◆ **Exercise brief**
Could you set down exactly the lines of the data below, starting at the one that holds "scientific name: Tamiasciurus hudsonicus" and ending at the one that holds "A: Red squirrel (Tamiasciurus hudsonicus).", both included, and only those?
----
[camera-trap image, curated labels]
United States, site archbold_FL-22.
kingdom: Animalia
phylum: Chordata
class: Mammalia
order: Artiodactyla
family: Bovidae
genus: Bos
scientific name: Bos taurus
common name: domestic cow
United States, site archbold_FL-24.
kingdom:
----
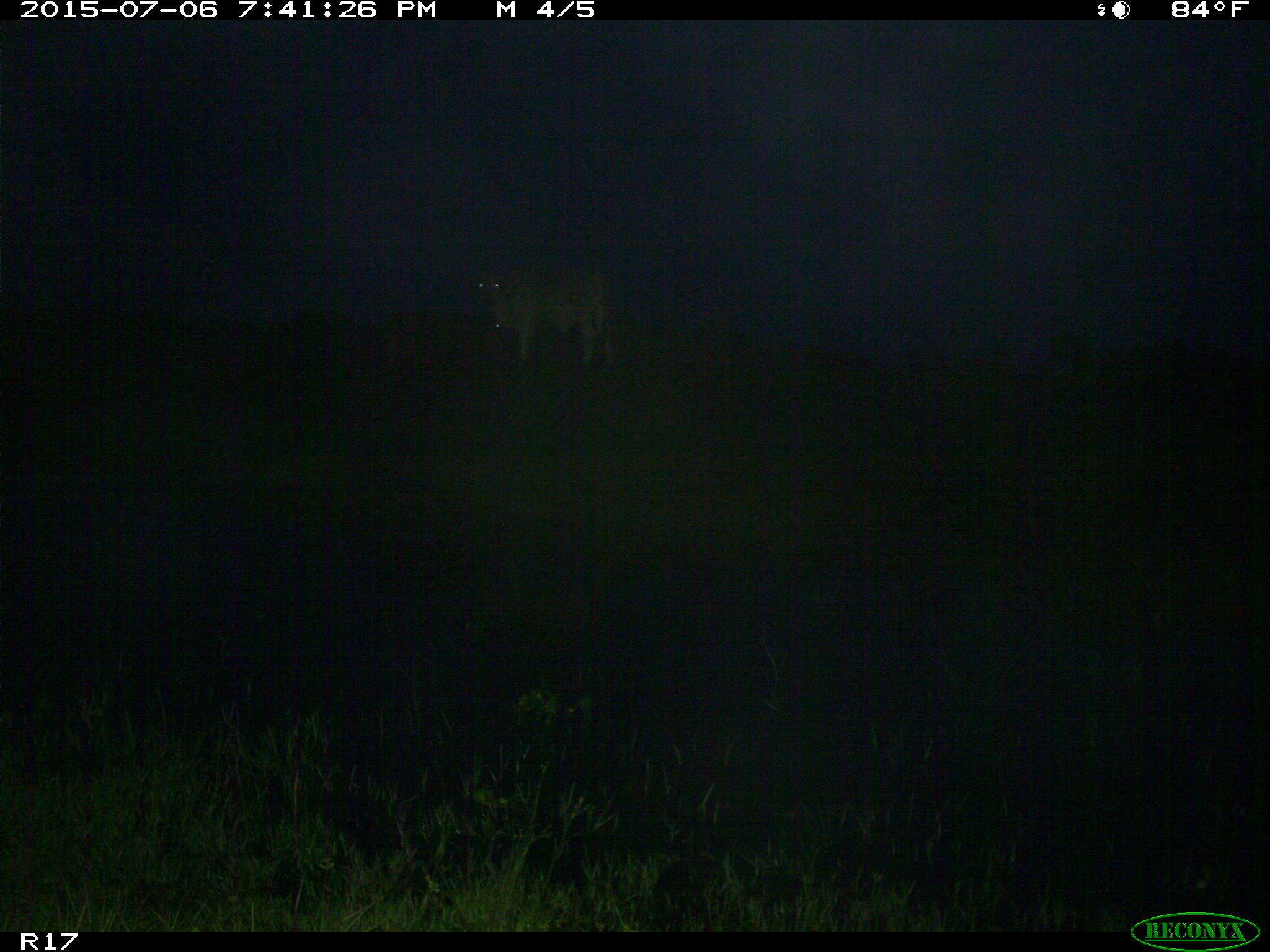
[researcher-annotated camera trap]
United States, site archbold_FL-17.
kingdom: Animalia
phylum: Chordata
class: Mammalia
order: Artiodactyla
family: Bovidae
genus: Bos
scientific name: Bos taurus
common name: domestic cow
----
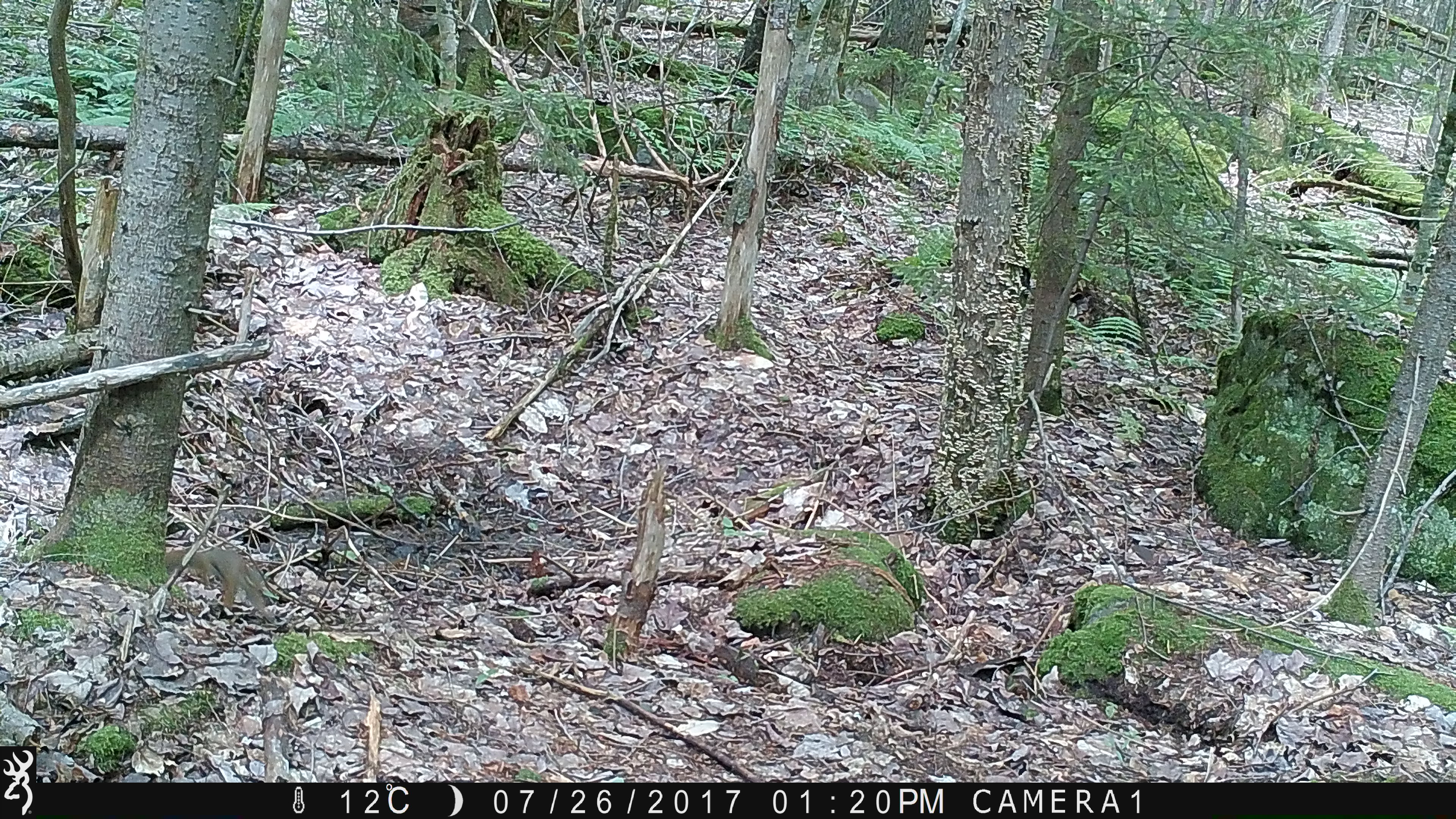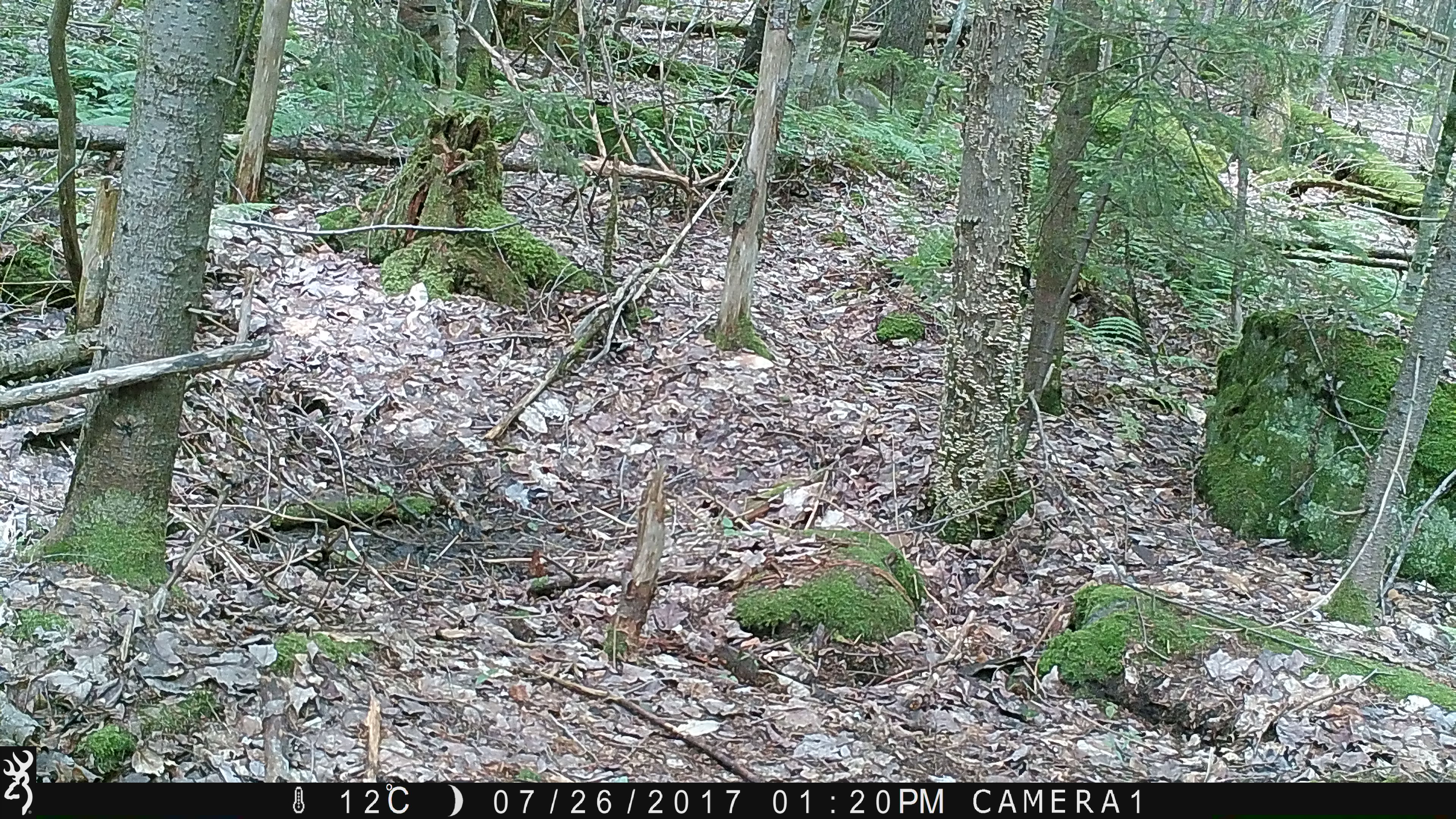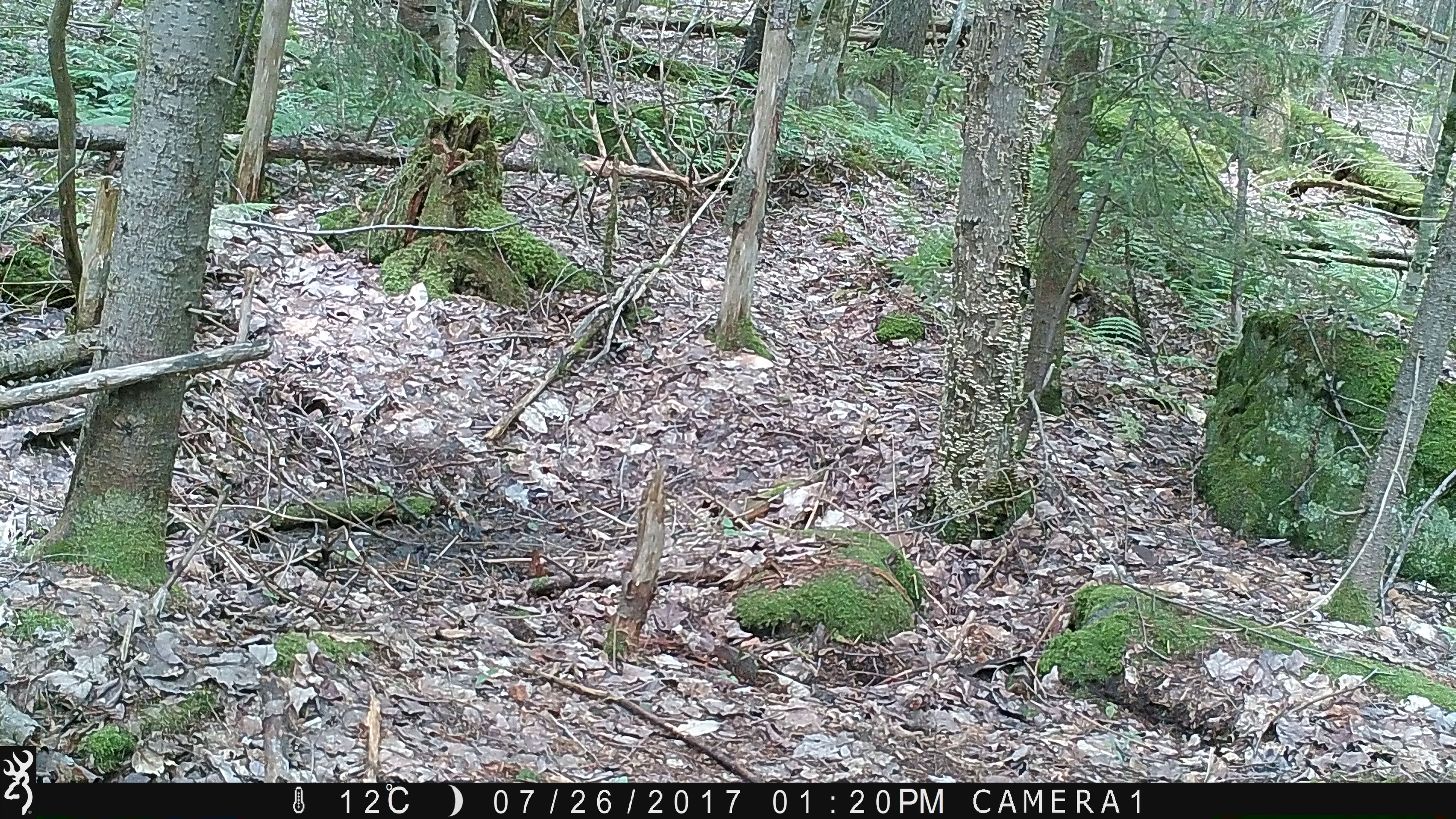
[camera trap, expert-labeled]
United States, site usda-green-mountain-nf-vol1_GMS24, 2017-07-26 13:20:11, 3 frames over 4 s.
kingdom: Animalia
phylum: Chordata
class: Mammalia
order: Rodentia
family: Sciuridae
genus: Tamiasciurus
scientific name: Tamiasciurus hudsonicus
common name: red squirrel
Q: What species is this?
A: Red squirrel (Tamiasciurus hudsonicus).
----
◆ **Expected answer**
scientific name: Tamiasciurus hudsonicus
common name: red squirrel
Q: What species is this?
A: Red squirrel (Tamiasciurus hudsonicus).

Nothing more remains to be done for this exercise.